Flatiron, Birchbox Team for Tech Scholarships for Women
Women and engineering still aren’t synonymous, but coding school Flatiron and beauty-products subscription company Birchbox want to change that. At a time when some women are feeling bloodied and bruised after a contentions U.S. election, Flatiron and Birchbox aim to empower them to consider the field of engineering by offer tech scholarships for women.
The two will provide 25 women with 50 percent scholarships to Flatiron School, reducing its online program costs by half. Flatiron and Birchbox are spending $100,000 on the initiative called Women Take Tech. “There simply aren’t enough women in tech,” says Birchbox co-founder Katia Beauchamp. “It’s common that one looks out at the world to examples in order to set their sights on something and envision their own career. The lack of examples in the workforce affects the ability to conceive of yourself pursuing a career in technology.”
Consider this: according to the National Center for Women & Information Technology, just 25 percent of U.S. computer jobs in 2015 were held by women. What’s more, only 17 percent of chief information officers at Fortune 500 companies are women as of 2015. This comes despite a boom in computing-related jobs, with the NCWIT projecting there will be 1.1 million openings by 2024.
$100,000 in tech scholarships for women this month
Flatiron and Birchbox are committing to award more than $100,000 in tech scholarship for women in January alone. The two are also tapping the female teach leaders at Birchbox to host events that inspire women to pursue careers in engineering and technology.
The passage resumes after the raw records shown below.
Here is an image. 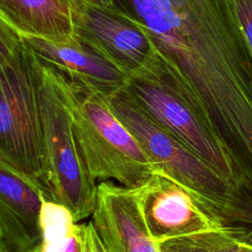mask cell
Masks as SVG:
<instances>
[{
  "label": "cell",
  "instance_id": "cell-16",
  "mask_svg": "<svg viewBox=\"0 0 252 252\" xmlns=\"http://www.w3.org/2000/svg\"><path fill=\"white\" fill-rule=\"evenodd\" d=\"M21 42L22 38L0 21V68L12 58Z\"/></svg>",
  "mask_w": 252,
  "mask_h": 252
},
{
  "label": "cell",
  "instance_id": "cell-18",
  "mask_svg": "<svg viewBox=\"0 0 252 252\" xmlns=\"http://www.w3.org/2000/svg\"><path fill=\"white\" fill-rule=\"evenodd\" d=\"M81 4H91L101 7H113V0H79Z\"/></svg>",
  "mask_w": 252,
  "mask_h": 252
},
{
  "label": "cell",
  "instance_id": "cell-19",
  "mask_svg": "<svg viewBox=\"0 0 252 252\" xmlns=\"http://www.w3.org/2000/svg\"><path fill=\"white\" fill-rule=\"evenodd\" d=\"M240 252H252V237L245 240L242 243V247Z\"/></svg>",
  "mask_w": 252,
  "mask_h": 252
},
{
  "label": "cell",
  "instance_id": "cell-3",
  "mask_svg": "<svg viewBox=\"0 0 252 252\" xmlns=\"http://www.w3.org/2000/svg\"><path fill=\"white\" fill-rule=\"evenodd\" d=\"M32 53L38 85L43 185L47 200L68 208L79 221L93 215L96 185L77 143L68 104L69 81L55 67Z\"/></svg>",
  "mask_w": 252,
  "mask_h": 252
},
{
  "label": "cell",
  "instance_id": "cell-20",
  "mask_svg": "<svg viewBox=\"0 0 252 252\" xmlns=\"http://www.w3.org/2000/svg\"><path fill=\"white\" fill-rule=\"evenodd\" d=\"M0 252H12L2 237H0Z\"/></svg>",
  "mask_w": 252,
  "mask_h": 252
},
{
  "label": "cell",
  "instance_id": "cell-5",
  "mask_svg": "<svg viewBox=\"0 0 252 252\" xmlns=\"http://www.w3.org/2000/svg\"><path fill=\"white\" fill-rule=\"evenodd\" d=\"M124 90L158 124L242 189L236 167L225 147L202 113L178 88L160 60L129 76Z\"/></svg>",
  "mask_w": 252,
  "mask_h": 252
},
{
  "label": "cell",
  "instance_id": "cell-14",
  "mask_svg": "<svg viewBox=\"0 0 252 252\" xmlns=\"http://www.w3.org/2000/svg\"><path fill=\"white\" fill-rule=\"evenodd\" d=\"M252 237V228L229 223L222 227L166 239L160 252H240L242 243Z\"/></svg>",
  "mask_w": 252,
  "mask_h": 252
},
{
  "label": "cell",
  "instance_id": "cell-8",
  "mask_svg": "<svg viewBox=\"0 0 252 252\" xmlns=\"http://www.w3.org/2000/svg\"><path fill=\"white\" fill-rule=\"evenodd\" d=\"M136 192L148 231L158 243L229 224L187 188L165 174L154 172Z\"/></svg>",
  "mask_w": 252,
  "mask_h": 252
},
{
  "label": "cell",
  "instance_id": "cell-10",
  "mask_svg": "<svg viewBox=\"0 0 252 252\" xmlns=\"http://www.w3.org/2000/svg\"><path fill=\"white\" fill-rule=\"evenodd\" d=\"M45 199V188L38 180L0 157V231L12 252H33L38 245Z\"/></svg>",
  "mask_w": 252,
  "mask_h": 252
},
{
  "label": "cell",
  "instance_id": "cell-12",
  "mask_svg": "<svg viewBox=\"0 0 252 252\" xmlns=\"http://www.w3.org/2000/svg\"><path fill=\"white\" fill-rule=\"evenodd\" d=\"M79 0H0V21L21 38L70 43L77 39Z\"/></svg>",
  "mask_w": 252,
  "mask_h": 252
},
{
  "label": "cell",
  "instance_id": "cell-4",
  "mask_svg": "<svg viewBox=\"0 0 252 252\" xmlns=\"http://www.w3.org/2000/svg\"><path fill=\"white\" fill-rule=\"evenodd\" d=\"M67 96L77 143L93 179H114L123 187L140 188L154 173L153 164L106 99L70 81Z\"/></svg>",
  "mask_w": 252,
  "mask_h": 252
},
{
  "label": "cell",
  "instance_id": "cell-1",
  "mask_svg": "<svg viewBox=\"0 0 252 252\" xmlns=\"http://www.w3.org/2000/svg\"><path fill=\"white\" fill-rule=\"evenodd\" d=\"M149 32L167 73L216 126L252 115V57L230 0H113Z\"/></svg>",
  "mask_w": 252,
  "mask_h": 252
},
{
  "label": "cell",
  "instance_id": "cell-11",
  "mask_svg": "<svg viewBox=\"0 0 252 252\" xmlns=\"http://www.w3.org/2000/svg\"><path fill=\"white\" fill-rule=\"evenodd\" d=\"M42 61L55 67L76 88L106 97L123 88L129 78L87 43L22 38Z\"/></svg>",
  "mask_w": 252,
  "mask_h": 252
},
{
  "label": "cell",
  "instance_id": "cell-2",
  "mask_svg": "<svg viewBox=\"0 0 252 252\" xmlns=\"http://www.w3.org/2000/svg\"><path fill=\"white\" fill-rule=\"evenodd\" d=\"M104 98L139 142L154 172L183 185L227 223L252 224V197L158 124L136 104L124 87Z\"/></svg>",
  "mask_w": 252,
  "mask_h": 252
},
{
  "label": "cell",
  "instance_id": "cell-6",
  "mask_svg": "<svg viewBox=\"0 0 252 252\" xmlns=\"http://www.w3.org/2000/svg\"><path fill=\"white\" fill-rule=\"evenodd\" d=\"M0 157L43 185L38 85L33 53L23 39L0 68Z\"/></svg>",
  "mask_w": 252,
  "mask_h": 252
},
{
  "label": "cell",
  "instance_id": "cell-13",
  "mask_svg": "<svg viewBox=\"0 0 252 252\" xmlns=\"http://www.w3.org/2000/svg\"><path fill=\"white\" fill-rule=\"evenodd\" d=\"M40 241L33 252H85L86 224L65 206L45 199L40 211Z\"/></svg>",
  "mask_w": 252,
  "mask_h": 252
},
{
  "label": "cell",
  "instance_id": "cell-7",
  "mask_svg": "<svg viewBox=\"0 0 252 252\" xmlns=\"http://www.w3.org/2000/svg\"><path fill=\"white\" fill-rule=\"evenodd\" d=\"M75 33L128 76L160 60L146 29L114 7L83 4L75 15Z\"/></svg>",
  "mask_w": 252,
  "mask_h": 252
},
{
  "label": "cell",
  "instance_id": "cell-9",
  "mask_svg": "<svg viewBox=\"0 0 252 252\" xmlns=\"http://www.w3.org/2000/svg\"><path fill=\"white\" fill-rule=\"evenodd\" d=\"M91 221L107 252H160L159 243L148 231L134 189L100 181Z\"/></svg>",
  "mask_w": 252,
  "mask_h": 252
},
{
  "label": "cell",
  "instance_id": "cell-15",
  "mask_svg": "<svg viewBox=\"0 0 252 252\" xmlns=\"http://www.w3.org/2000/svg\"><path fill=\"white\" fill-rule=\"evenodd\" d=\"M230 3L252 57V0H230Z\"/></svg>",
  "mask_w": 252,
  "mask_h": 252
},
{
  "label": "cell",
  "instance_id": "cell-17",
  "mask_svg": "<svg viewBox=\"0 0 252 252\" xmlns=\"http://www.w3.org/2000/svg\"><path fill=\"white\" fill-rule=\"evenodd\" d=\"M85 252H107L97 235L92 221L86 224V247Z\"/></svg>",
  "mask_w": 252,
  "mask_h": 252
},
{
  "label": "cell",
  "instance_id": "cell-21",
  "mask_svg": "<svg viewBox=\"0 0 252 252\" xmlns=\"http://www.w3.org/2000/svg\"><path fill=\"white\" fill-rule=\"evenodd\" d=\"M0 237H1V231H0Z\"/></svg>",
  "mask_w": 252,
  "mask_h": 252
}]
</instances>
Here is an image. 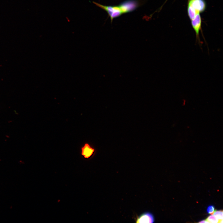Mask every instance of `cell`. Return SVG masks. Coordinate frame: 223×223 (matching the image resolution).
I'll return each instance as SVG.
<instances>
[{"mask_svg": "<svg viewBox=\"0 0 223 223\" xmlns=\"http://www.w3.org/2000/svg\"><path fill=\"white\" fill-rule=\"evenodd\" d=\"M93 3L107 12L112 23L114 19L123 14L133 11L140 5V2L138 0H127L118 5L113 6L104 5L94 1Z\"/></svg>", "mask_w": 223, "mask_h": 223, "instance_id": "obj_1", "label": "cell"}, {"mask_svg": "<svg viewBox=\"0 0 223 223\" xmlns=\"http://www.w3.org/2000/svg\"><path fill=\"white\" fill-rule=\"evenodd\" d=\"M191 23L196 33V40L200 44L201 42L199 38V32L201 28V20L199 13L197 14L195 18L191 20Z\"/></svg>", "mask_w": 223, "mask_h": 223, "instance_id": "obj_2", "label": "cell"}, {"mask_svg": "<svg viewBox=\"0 0 223 223\" xmlns=\"http://www.w3.org/2000/svg\"><path fill=\"white\" fill-rule=\"evenodd\" d=\"M188 5L192 7L197 13L203 12L206 7V3L204 0H189Z\"/></svg>", "mask_w": 223, "mask_h": 223, "instance_id": "obj_3", "label": "cell"}, {"mask_svg": "<svg viewBox=\"0 0 223 223\" xmlns=\"http://www.w3.org/2000/svg\"><path fill=\"white\" fill-rule=\"evenodd\" d=\"M136 221L137 223H151L154 222V218L152 213L146 212L138 216Z\"/></svg>", "mask_w": 223, "mask_h": 223, "instance_id": "obj_4", "label": "cell"}, {"mask_svg": "<svg viewBox=\"0 0 223 223\" xmlns=\"http://www.w3.org/2000/svg\"><path fill=\"white\" fill-rule=\"evenodd\" d=\"M81 155L86 159H89L91 157L94 152V149L91 147L90 145L87 143H85L82 147L81 148Z\"/></svg>", "mask_w": 223, "mask_h": 223, "instance_id": "obj_5", "label": "cell"}, {"mask_svg": "<svg viewBox=\"0 0 223 223\" xmlns=\"http://www.w3.org/2000/svg\"><path fill=\"white\" fill-rule=\"evenodd\" d=\"M187 12L188 16L191 20L195 18L197 14L195 10L189 5H188Z\"/></svg>", "mask_w": 223, "mask_h": 223, "instance_id": "obj_6", "label": "cell"}, {"mask_svg": "<svg viewBox=\"0 0 223 223\" xmlns=\"http://www.w3.org/2000/svg\"><path fill=\"white\" fill-rule=\"evenodd\" d=\"M222 210H215L213 214L218 220L219 223H223Z\"/></svg>", "mask_w": 223, "mask_h": 223, "instance_id": "obj_7", "label": "cell"}, {"mask_svg": "<svg viewBox=\"0 0 223 223\" xmlns=\"http://www.w3.org/2000/svg\"><path fill=\"white\" fill-rule=\"evenodd\" d=\"M206 220L208 223H219L218 220L213 214L209 216Z\"/></svg>", "mask_w": 223, "mask_h": 223, "instance_id": "obj_8", "label": "cell"}, {"mask_svg": "<svg viewBox=\"0 0 223 223\" xmlns=\"http://www.w3.org/2000/svg\"><path fill=\"white\" fill-rule=\"evenodd\" d=\"M215 211V207L213 205L209 206L207 208V212L211 214H213Z\"/></svg>", "mask_w": 223, "mask_h": 223, "instance_id": "obj_9", "label": "cell"}, {"mask_svg": "<svg viewBox=\"0 0 223 223\" xmlns=\"http://www.w3.org/2000/svg\"><path fill=\"white\" fill-rule=\"evenodd\" d=\"M199 223H208L206 220H202L199 222Z\"/></svg>", "mask_w": 223, "mask_h": 223, "instance_id": "obj_10", "label": "cell"}]
</instances>
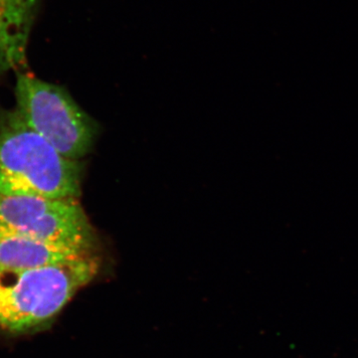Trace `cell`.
I'll return each instance as SVG.
<instances>
[{"instance_id": "cell-1", "label": "cell", "mask_w": 358, "mask_h": 358, "mask_svg": "<svg viewBox=\"0 0 358 358\" xmlns=\"http://www.w3.org/2000/svg\"><path fill=\"white\" fill-rule=\"evenodd\" d=\"M83 167L59 154L15 109L0 107V193L51 199H79Z\"/></svg>"}, {"instance_id": "cell-2", "label": "cell", "mask_w": 358, "mask_h": 358, "mask_svg": "<svg viewBox=\"0 0 358 358\" xmlns=\"http://www.w3.org/2000/svg\"><path fill=\"white\" fill-rule=\"evenodd\" d=\"M99 268L95 254L46 267H0V331L29 334L48 327Z\"/></svg>"}, {"instance_id": "cell-3", "label": "cell", "mask_w": 358, "mask_h": 358, "mask_svg": "<svg viewBox=\"0 0 358 358\" xmlns=\"http://www.w3.org/2000/svg\"><path fill=\"white\" fill-rule=\"evenodd\" d=\"M15 100L21 119L63 157L79 160L91 150L96 124L64 88L18 72Z\"/></svg>"}, {"instance_id": "cell-4", "label": "cell", "mask_w": 358, "mask_h": 358, "mask_svg": "<svg viewBox=\"0 0 358 358\" xmlns=\"http://www.w3.org/2000/svg\"><path fill=\"white\" fill-rule=\"evenodd\" d=\"M0 231L81 253H95L96 232L77 199L0 193Z\"/></svg>"}, {"instance_id": "cell-5", "label": "cell", "mask_w": 358, "mask_h": 358, "mask_svg": "<svg viewBox=\"0 0 358 358\" xmlns=\"http://www.w3.org/2000/svg\"><path fill=\"white\" fill-rule=\"evenodd\" d=\"M38 0H0V74L25 62Z\"/></svg>"}, {"instance_id": "cell-6", "label": "cell", "mask_w": 358, "mask_h": 358, "mask_svg": "<svg viewBox=\"0 0 358 358\" xmlns=\"http://www.w3.org/2000/svg\"><path fill=\"white\" fill-rule=\"evenodd\" d=\"M90 254L0 231V267L31 268L69 262Z\"/></svg>"}]
</instances>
“When you think about the opportunities to deliver a student body and help diversify the tech space, we think about awareness and access,” says Rebekah Rombom, vice president of business development at Flatiron School. “This partnership does both of these things. Birchbox customers are mostly women and might not be aware of the technology opportunity for them.”
Every penny helps, tech leaders say
Offering $100,000 in tech scholarships for women may not seem like it will make much of a difference. But according to Jessica Rannow, president of the Society of Women Engineers and project manager at AmerisourceBergen, it helps more than many realize. Free money to alleviate some of the costs of an engineering or technology degree is vital to get more women, particularly female minorities, in the tech workforce.
Currently participation of African American and Hispanic women in computer-related jobs is minuscule, representing 3 percent and 1 percent respectively, according to NCWIT. It doesn’t help that the annual average cost of tuition and fees is $9,650 at a public four-year school and $33,480 at a private four-year college. That doesn’t take into account the cost of textbooks, which amount to $1,200 on average, and time spent learning the coursework. Even coding schools such as Flatiron can be cost prohibitive to women. Rombom says Flatiron’s program takes six to eight months to complete and costs between $9,000 and $12,000.
This isn’t the first time Flatiron has teamed with a women-focused company to build awareness about careers in engineering, computing and technology. It teamed with Kode with Klossy and Women Who Code on scholarships, holds tech events and symposiums on women’s issues in tech and has had hundreds of women take its boot camp on its New York City campus or online.
Organization offered $750,000 in scholarships last year
“Scholarships for women are extremely beneficial – relieving a bit of the burden when you’re worrying about the heavy engineering course load,” Rannow says. “I myself was awarded a variety of scholarships through SWE based on my student organization leadership, and it paid for half my college tuition. Scholarships also create an awareness – when women see that there’s money available for women engineers, they might consider engineering as an area to look into.”
According to Rannow, the SWE Scholarship Program, which provides financial assistance to women pursuing engineering and computing degrees, awarded around 230 new and renewed scholarships to the tune of $750,000 in 2016 alone. The awards range from $1,000 to $15,000, with many of them renewable.
She says tech scholarships for women are and will continue to be a necessity because of the lack of progress women are making in the sector. “We have certainly made strides as women in engineering – especially when you look at now compared to the 60s and 70s when women weren’t even allowed to enroll at some engineering colleges,” Rannow says. “However, right now about 20 percent of graduating engineering students are females, and that’s the same percentage as when I was in college 20 years ago.”